● Выбранный отрывок
----

Вначале я познакомил Вараксина с неким Степаном, вышибалой из ресторана “Эльдорадо”. Он как раз специализировался на выколачивании денег с должников. Когда-то он и мне предлагал свои услуги, но я отказался. И вот сейчас я сказал ему, что один человек нуждается в его услугах. Он ответил, что готов помочь хорошему господину, и я познакомил их с Вараксиным. Встреча их проходила “при закрытых дверях”, я в это время сидел в другой комнате. Когда Степан ушел, Вараксин сказал мне, что я, видимо, его не понял и что проблемы, о которых он ведет речь, много серьезнее, чем невозвращенные долги. В общем, дал понять, что ему нужны такие ребята, которые могли бы круто разобраться “с одним человеком” и при необходимости пойти на самые крайние меры (вариант № 2).
Спустя еще какое-то время я познакомил его с Тимофеем Шельменко, которого знал как хитрого и изворотливого человека, способного за деньги на все, и который умел держать язык за зубами — я был уверен, он лишнего не сболтнет. Шельменко признался мне, что такими делами до сих пор не занимался, что ему потребуется время, чтобы найти исполнителей и узнать, сколько это будет стоить. Но для начала он решил провести небольшую, как он выразился, “психическую атаку на объект”. Может, сказал, договоримся по-хорошему. Я так понял, что он имел в виду угрозы по телефону.

----

● Представленные данные
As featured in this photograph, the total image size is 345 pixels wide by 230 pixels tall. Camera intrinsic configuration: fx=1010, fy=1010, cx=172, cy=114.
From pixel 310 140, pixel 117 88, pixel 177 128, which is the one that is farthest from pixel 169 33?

----

● Задание 1
Кем и где работал Степан, судя по отрывку?
● Задание 2
Перечислите всех людей, которых отрывок называет по имени или фамилии.
● Задание 3
Выведите без изменений часть отрывка, которая начинается со слов «Спустя еще какое-то» и заканчивается словами «угрозы по телефону.».
Список для этой работы не нужен.

● Ответ 1
Вышибалой в ресторане «Эльдорадо».

● Ответ 2
Вараксин, Степан, Тимофей Шельменко.

● Ответ 3
Спустя еще какое-то время я познакомил его с Тимофеем Шельменко, которого знал как хитрого и изворотливого человека, способного за деньги на все, и который умел держать язык за зубами — я был уверен, он лишнего не сболтнет. Шельменко признался мне, что такими делами до сих пор не занимался, что ему потребуется время, чтобы найти исполнителей и узнать, сколько это будет стоить. Но для начала он решил провести небольшую, как он выразился, “психическую атаку на объект”. Может, сказал, договоримся по-хорошему. Я так понял, что он имел в виду угрозы по телефону.